**Text passage:**
On Thursday afternoon and Friday I spent most of my time in the BTB office. Shannon helped me get started on a couple projects related to CPAP training in different hospitals. Now that I’m more settled in, I have also been getting a much better idea of what our specific goals are going to be for the next two months, and how much potential Carissa, Jacinta, Caleb, Aakash and I have to really help out in the time that we have. I look forward to starting on some bigger projects next week!

 Aakash at Windsor Castle near London (we had a long layover in London).

The Preparation and Departure

In a few hours, Aakash and I will depart from Houston to make our long voyage to Blantyre, Malawi. There we will meet up with our fellow interns Caleb, Carissa and Jacinta, before we start our work at Queen Elizabeth Central Hospital. Among the two of us we have four more suitcases with BTB technology and materials to supplement those already brought by our fellow interns. After weeks of anticipation and preparation, it is very exciting to be so close to departure.

**Task list:**
(a) In the blog post about the internship in Malawi, at which hospital will the interns start their work?
(b) Resume the blog post about the internship in Malawi, continuing on from its last sentence.

**Input data:**
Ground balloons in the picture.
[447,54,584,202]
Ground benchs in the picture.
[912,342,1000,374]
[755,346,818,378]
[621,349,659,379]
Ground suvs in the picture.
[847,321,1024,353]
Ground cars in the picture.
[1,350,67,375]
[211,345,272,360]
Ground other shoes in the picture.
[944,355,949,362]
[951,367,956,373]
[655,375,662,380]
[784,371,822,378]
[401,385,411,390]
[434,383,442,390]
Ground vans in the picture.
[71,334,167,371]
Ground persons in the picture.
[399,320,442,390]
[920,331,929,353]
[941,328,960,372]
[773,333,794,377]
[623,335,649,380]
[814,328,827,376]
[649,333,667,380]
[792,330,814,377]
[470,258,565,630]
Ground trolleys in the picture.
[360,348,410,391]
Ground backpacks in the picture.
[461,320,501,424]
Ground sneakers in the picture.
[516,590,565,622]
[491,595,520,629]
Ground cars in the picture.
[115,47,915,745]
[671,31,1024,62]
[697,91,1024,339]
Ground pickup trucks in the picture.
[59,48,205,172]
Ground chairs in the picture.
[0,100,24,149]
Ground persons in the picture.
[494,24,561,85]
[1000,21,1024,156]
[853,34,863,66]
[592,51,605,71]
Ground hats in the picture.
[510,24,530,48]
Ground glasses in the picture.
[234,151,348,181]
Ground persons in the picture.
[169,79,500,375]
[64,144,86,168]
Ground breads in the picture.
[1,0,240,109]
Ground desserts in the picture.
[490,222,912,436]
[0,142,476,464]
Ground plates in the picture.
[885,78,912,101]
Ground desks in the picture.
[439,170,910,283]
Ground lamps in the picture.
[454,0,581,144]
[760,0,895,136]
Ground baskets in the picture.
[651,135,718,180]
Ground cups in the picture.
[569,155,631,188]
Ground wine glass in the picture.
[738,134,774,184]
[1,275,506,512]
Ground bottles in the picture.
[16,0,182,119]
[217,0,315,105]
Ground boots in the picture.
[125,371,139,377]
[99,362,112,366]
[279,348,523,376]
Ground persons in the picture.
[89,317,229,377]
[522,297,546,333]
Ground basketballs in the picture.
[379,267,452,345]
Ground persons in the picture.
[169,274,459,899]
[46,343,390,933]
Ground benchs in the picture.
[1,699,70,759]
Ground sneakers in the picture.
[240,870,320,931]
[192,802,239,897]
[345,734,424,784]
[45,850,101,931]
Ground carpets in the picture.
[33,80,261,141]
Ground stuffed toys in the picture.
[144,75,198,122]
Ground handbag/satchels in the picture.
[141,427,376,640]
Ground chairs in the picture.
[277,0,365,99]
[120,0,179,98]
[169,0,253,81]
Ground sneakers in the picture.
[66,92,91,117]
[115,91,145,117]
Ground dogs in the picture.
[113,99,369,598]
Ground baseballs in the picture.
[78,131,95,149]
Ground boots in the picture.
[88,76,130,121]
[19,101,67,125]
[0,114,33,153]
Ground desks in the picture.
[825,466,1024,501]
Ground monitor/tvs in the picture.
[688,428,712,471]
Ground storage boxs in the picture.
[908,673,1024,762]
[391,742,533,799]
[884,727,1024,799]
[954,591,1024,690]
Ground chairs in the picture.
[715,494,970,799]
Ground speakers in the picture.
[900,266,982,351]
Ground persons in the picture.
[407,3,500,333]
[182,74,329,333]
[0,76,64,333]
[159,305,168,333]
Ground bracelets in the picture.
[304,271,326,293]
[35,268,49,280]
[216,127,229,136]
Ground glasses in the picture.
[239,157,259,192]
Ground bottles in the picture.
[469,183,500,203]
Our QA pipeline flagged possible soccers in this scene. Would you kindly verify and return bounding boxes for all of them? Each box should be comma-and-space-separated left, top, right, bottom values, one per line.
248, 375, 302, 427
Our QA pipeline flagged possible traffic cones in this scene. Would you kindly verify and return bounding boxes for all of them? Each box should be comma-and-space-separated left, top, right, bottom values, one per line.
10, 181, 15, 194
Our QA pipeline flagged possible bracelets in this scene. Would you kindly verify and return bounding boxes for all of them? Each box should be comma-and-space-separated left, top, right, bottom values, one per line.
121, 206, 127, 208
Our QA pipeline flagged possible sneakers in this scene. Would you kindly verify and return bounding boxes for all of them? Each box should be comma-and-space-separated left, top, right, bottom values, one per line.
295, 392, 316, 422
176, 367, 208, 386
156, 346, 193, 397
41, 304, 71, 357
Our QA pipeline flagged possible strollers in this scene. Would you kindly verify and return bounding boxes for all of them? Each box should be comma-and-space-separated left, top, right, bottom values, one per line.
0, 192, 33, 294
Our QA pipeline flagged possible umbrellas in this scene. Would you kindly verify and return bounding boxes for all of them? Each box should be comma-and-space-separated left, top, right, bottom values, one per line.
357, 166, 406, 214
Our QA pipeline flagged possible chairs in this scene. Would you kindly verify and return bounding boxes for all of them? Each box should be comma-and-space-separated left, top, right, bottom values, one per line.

**Answers to the exercises:**
(a) Queen Elizabeth Central Hospital.

(b)
In the past few weeks, I have been working with a number of other students to develop the devices and materials that we will be bringing with us today. Karen, Truce and Joao from this spring’s GLHT 360 class have been helping me to prepare two different designs of a binary thermometer that would be given to mothers so that they can see when their child has a fever. Both thermometers use liquid crystals which change colors at certain temperatures. They each have two different crystals- one that changes color at a normal body temperature, and another at a fever temperature. Our aim with these devices is to test the usability and accuracy, so that we can see if they would be a viable resource to mothers in Malawi. At home, I also designed some chalkboards that QECH could use to keep track of the use of the bCPAP on neonates over time. Because most neonates require CPAP therapy for extended periods of time, it would be helpful for the nurses to have a method to keep track of a patient’s vital signs and response to CPAP over time. The chalkboards are designed to be a simple way to monitor patients over a period of 24 hours, so that any progress or deterioration of their condition can be observed.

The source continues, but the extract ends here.